(EXCERPTED DATA)

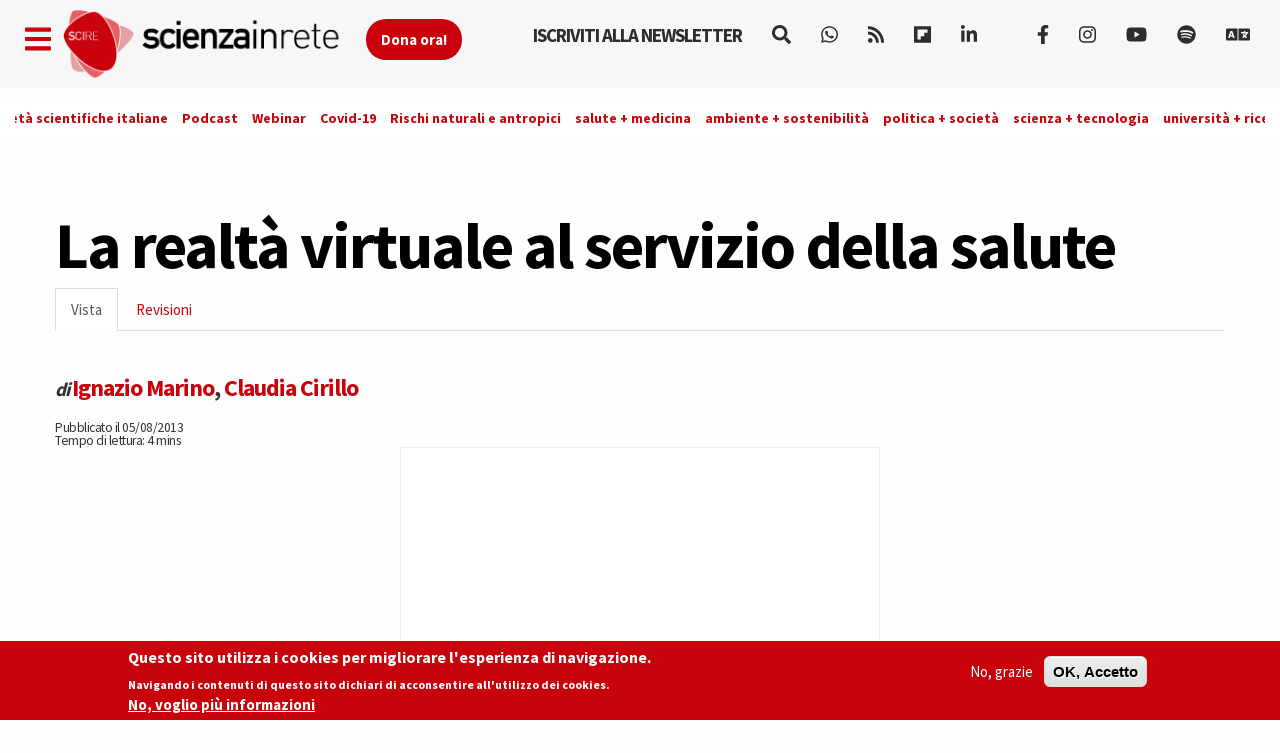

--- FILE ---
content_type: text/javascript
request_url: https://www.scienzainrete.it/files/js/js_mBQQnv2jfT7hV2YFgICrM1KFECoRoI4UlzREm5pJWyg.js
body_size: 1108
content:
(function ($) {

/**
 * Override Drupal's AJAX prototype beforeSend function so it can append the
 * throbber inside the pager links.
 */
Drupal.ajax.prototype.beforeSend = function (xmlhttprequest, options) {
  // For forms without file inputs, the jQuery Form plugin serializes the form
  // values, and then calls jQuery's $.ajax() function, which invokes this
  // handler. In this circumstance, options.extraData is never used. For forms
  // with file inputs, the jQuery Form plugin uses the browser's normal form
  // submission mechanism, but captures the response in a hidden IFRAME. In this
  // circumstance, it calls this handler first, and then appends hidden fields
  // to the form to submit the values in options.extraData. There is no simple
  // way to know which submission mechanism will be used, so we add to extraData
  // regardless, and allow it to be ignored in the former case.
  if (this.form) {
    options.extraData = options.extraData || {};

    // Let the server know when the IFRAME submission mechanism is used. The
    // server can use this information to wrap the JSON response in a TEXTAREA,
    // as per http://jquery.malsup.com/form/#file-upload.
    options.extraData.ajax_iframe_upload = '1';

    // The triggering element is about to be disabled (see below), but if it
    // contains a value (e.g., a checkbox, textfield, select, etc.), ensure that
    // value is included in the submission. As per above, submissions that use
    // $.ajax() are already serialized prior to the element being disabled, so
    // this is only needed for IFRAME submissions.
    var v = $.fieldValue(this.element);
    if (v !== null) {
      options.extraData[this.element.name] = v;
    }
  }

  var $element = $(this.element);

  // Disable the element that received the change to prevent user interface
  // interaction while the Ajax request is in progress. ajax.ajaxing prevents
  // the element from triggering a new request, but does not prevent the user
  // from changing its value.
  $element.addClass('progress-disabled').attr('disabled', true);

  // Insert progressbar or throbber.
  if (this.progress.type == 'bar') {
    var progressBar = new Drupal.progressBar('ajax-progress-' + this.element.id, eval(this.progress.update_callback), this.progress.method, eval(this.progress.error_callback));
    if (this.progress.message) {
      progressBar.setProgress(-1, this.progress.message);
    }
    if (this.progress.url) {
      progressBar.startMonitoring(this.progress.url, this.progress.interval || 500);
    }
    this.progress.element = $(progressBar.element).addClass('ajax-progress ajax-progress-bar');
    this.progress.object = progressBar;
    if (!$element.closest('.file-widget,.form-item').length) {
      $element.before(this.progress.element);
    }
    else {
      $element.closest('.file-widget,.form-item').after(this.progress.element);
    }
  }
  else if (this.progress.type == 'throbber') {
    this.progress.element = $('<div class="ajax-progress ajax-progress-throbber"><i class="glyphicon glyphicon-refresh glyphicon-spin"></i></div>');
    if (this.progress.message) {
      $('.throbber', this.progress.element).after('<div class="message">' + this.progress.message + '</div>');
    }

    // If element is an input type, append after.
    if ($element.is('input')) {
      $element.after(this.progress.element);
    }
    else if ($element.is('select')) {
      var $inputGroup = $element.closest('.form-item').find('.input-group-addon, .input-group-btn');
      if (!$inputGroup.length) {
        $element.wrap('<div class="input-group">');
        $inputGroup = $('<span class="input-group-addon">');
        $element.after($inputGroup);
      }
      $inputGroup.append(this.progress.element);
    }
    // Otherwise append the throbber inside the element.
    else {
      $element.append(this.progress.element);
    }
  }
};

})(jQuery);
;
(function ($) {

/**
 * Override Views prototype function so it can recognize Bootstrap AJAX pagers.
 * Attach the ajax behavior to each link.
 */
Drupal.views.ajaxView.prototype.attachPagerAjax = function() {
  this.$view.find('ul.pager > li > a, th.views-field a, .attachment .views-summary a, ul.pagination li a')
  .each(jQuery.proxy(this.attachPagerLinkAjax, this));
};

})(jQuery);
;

(End EXCERPTED DATA)

List, from the entries above, every line in which the word "message" shows up.

    if (this.progress.message) {
      progressBar.setProgress(-1, this.progress.message);
    if (this.progress.message) {
      $('.throbber', this.progress.element).after('<div class="message">' + this.progress.message + '</div>');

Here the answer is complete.